Unstable inference time
Hi!
I run yolo11 model inference for 1000 times in Tesla T4, but I found the time cost was very unstable. From the cached records, I found most of the time cost was even and looked normal, but the normal ones were always interleaved with a few abnormal ones. For example, of the 1000 times inference records, most of the inference time cost was 2ms per image, but there were a few that cost 70ms per image.
I had tried to set a fixed card frequency but it didnt seem to work.
So can you help me with that? Thanks!
Nobody here?
Use the same inputs or different inputs ? Or you can use trtexec to profile it .
Use the same inputs or different inputs ? Or you can use trtexec to profile it .
The same inputs. The behaviour of my inference code is different from the profile of trtexec. And the difference only lies in the several abnormal long inference time while others are the same.
Set warmup, and data copy not include the latency. Lock the gpu freq.
Set warmup, and data copy not include the latency. Lock the gpu freq.
The warm-up phase had already been integrated into the process. Moreover, the GPU frequency had been set to its maximum level. And data copy latency was not taken into consideration. Only the time of enqueueV3 was recorded, yet these times were unstable.
What OS are you using and what's the vram usage during inference? Is it running too close to the vram limit?
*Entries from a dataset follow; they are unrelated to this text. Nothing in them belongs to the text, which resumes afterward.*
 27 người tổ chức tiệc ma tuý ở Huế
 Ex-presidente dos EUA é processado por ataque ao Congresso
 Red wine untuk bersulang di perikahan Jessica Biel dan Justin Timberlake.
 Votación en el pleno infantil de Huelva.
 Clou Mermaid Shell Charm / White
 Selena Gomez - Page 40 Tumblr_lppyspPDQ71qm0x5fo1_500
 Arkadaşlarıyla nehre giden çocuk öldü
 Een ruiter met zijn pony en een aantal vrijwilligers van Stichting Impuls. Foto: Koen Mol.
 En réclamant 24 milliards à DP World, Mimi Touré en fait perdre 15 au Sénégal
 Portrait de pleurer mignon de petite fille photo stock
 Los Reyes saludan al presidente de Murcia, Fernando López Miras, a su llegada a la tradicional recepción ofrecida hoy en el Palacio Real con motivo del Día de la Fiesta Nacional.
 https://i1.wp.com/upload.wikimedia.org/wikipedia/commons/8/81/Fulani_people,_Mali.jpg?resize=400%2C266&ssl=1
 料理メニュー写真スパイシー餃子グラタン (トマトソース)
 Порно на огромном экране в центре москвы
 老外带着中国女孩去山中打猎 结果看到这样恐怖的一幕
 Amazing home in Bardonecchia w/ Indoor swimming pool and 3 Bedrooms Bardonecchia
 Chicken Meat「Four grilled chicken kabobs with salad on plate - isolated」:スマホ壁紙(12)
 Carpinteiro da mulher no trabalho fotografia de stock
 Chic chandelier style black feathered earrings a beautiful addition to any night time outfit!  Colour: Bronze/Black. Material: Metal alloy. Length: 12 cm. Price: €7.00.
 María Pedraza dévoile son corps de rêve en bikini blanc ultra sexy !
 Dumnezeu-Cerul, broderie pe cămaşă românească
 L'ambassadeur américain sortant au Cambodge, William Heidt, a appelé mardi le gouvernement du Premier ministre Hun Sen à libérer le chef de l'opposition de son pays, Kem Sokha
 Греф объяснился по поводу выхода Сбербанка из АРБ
What OS are you using and what's the vram usage during inference? Is it running too close to the vram limit?
Thanks for your reply.
No, even testing a single simple model will also cause unstable inference time. My OS was ubuntu 22.04.
Does the behavior exist in the latest version of TRT? If so please feel free to share the model and your inference statistics. Also, is it only happening on Tesla T4?